**** RECORDS FOR THE TASK ****
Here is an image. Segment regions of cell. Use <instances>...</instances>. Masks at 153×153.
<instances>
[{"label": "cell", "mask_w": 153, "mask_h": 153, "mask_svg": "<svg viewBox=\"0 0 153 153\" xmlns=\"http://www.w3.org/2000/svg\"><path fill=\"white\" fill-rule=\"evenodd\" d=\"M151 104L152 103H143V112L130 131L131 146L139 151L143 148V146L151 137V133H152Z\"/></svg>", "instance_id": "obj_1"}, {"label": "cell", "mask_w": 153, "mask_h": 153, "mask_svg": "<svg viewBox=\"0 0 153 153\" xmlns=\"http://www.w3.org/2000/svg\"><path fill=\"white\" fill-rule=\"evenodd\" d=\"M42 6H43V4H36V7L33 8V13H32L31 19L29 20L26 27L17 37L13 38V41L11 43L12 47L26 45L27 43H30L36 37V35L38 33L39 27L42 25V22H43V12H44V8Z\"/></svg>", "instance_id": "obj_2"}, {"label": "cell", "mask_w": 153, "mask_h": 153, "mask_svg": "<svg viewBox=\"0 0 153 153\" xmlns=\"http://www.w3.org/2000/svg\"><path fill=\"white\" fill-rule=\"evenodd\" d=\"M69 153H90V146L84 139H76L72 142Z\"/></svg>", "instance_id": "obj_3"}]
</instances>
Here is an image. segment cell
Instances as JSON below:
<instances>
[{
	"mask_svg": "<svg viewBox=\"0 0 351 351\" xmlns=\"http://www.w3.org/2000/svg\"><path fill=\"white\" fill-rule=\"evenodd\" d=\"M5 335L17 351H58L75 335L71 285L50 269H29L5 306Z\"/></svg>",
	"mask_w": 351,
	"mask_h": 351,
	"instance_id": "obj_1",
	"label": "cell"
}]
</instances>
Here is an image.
****
**** RECORDS FOR THE TASK ****
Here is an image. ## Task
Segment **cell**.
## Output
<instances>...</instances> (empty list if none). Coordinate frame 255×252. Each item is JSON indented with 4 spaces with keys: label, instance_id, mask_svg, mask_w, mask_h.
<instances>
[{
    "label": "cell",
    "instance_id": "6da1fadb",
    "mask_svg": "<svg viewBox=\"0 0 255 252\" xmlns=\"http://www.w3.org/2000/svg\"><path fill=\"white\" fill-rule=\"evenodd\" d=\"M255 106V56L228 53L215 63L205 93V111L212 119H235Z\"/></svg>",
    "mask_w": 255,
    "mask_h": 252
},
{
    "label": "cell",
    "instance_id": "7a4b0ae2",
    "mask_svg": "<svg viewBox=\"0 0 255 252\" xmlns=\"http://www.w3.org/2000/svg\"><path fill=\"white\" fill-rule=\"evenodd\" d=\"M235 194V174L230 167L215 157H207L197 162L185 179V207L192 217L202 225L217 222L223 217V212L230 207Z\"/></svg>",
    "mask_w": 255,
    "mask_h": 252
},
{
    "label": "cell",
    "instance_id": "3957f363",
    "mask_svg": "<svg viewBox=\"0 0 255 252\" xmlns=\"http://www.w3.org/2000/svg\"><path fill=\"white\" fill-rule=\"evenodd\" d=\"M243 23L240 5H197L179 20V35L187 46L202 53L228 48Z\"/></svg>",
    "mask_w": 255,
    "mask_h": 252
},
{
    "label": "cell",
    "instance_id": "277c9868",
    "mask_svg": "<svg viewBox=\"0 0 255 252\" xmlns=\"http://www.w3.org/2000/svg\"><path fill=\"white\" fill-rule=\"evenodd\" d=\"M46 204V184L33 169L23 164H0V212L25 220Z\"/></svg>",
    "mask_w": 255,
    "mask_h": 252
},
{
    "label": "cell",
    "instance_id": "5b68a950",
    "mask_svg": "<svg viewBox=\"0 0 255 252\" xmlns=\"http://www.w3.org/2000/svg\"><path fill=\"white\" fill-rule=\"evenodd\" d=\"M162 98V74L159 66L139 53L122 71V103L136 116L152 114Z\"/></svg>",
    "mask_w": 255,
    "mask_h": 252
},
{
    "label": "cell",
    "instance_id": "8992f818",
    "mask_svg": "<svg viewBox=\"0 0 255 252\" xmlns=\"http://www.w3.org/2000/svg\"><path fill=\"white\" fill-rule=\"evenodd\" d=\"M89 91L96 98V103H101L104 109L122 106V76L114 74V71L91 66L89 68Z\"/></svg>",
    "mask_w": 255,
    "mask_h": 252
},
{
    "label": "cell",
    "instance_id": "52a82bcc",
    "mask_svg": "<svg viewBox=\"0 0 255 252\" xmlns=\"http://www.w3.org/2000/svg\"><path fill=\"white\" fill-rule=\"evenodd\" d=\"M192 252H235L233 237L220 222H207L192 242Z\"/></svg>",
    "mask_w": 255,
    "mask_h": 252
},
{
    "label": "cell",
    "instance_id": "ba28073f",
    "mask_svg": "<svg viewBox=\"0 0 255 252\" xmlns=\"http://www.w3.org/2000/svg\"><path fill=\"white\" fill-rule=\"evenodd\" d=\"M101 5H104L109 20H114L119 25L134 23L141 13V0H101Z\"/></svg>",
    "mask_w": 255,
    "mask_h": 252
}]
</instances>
****
**** RECORDS FOR THE TASK ****
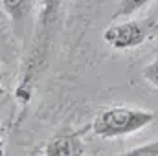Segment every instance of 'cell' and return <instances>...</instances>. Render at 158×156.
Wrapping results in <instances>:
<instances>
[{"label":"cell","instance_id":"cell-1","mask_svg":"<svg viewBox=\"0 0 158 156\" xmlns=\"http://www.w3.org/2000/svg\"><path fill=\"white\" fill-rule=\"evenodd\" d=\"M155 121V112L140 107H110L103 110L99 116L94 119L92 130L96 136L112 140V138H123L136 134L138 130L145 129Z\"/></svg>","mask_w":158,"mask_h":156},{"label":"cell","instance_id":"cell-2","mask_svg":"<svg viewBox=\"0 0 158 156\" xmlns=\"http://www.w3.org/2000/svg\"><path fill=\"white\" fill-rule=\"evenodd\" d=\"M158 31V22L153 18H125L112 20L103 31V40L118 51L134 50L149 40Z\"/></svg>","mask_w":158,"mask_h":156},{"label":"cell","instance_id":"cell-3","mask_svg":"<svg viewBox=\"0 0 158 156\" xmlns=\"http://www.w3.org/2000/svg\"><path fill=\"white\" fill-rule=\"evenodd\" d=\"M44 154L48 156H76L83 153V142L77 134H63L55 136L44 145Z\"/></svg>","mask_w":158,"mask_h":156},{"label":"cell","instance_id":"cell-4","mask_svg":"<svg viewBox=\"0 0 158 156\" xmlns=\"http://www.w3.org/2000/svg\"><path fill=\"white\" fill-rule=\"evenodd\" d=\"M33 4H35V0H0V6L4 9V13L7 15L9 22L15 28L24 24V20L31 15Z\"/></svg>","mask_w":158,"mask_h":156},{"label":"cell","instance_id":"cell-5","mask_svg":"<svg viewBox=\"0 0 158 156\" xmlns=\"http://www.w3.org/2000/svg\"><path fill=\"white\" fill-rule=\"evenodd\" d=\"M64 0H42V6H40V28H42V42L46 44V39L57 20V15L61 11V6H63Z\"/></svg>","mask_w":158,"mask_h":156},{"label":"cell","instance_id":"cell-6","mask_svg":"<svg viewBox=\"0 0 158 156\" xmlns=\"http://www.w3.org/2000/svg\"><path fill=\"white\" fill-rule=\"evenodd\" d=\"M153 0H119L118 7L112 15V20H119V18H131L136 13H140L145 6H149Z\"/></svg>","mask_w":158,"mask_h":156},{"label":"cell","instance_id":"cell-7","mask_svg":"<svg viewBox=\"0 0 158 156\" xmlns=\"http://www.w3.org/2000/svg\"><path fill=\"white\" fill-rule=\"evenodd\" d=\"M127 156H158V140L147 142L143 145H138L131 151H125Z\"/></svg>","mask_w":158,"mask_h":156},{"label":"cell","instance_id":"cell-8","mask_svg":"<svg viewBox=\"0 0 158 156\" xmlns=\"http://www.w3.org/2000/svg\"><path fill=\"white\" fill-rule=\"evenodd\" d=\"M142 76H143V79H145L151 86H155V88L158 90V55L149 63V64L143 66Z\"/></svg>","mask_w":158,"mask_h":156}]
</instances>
****
**EXERCISE OBJECTIVE:** Return every line of the listing above that contains the word "Here". Treat uppercase and lowercase as different.

**OUTPUT BELOW:**
Here is an image. Segment regions of cell. Use <instances>...</instances>. Masks at 153×153.
Here is an image. segment cell
Here is an image.
Here is an image. ## Task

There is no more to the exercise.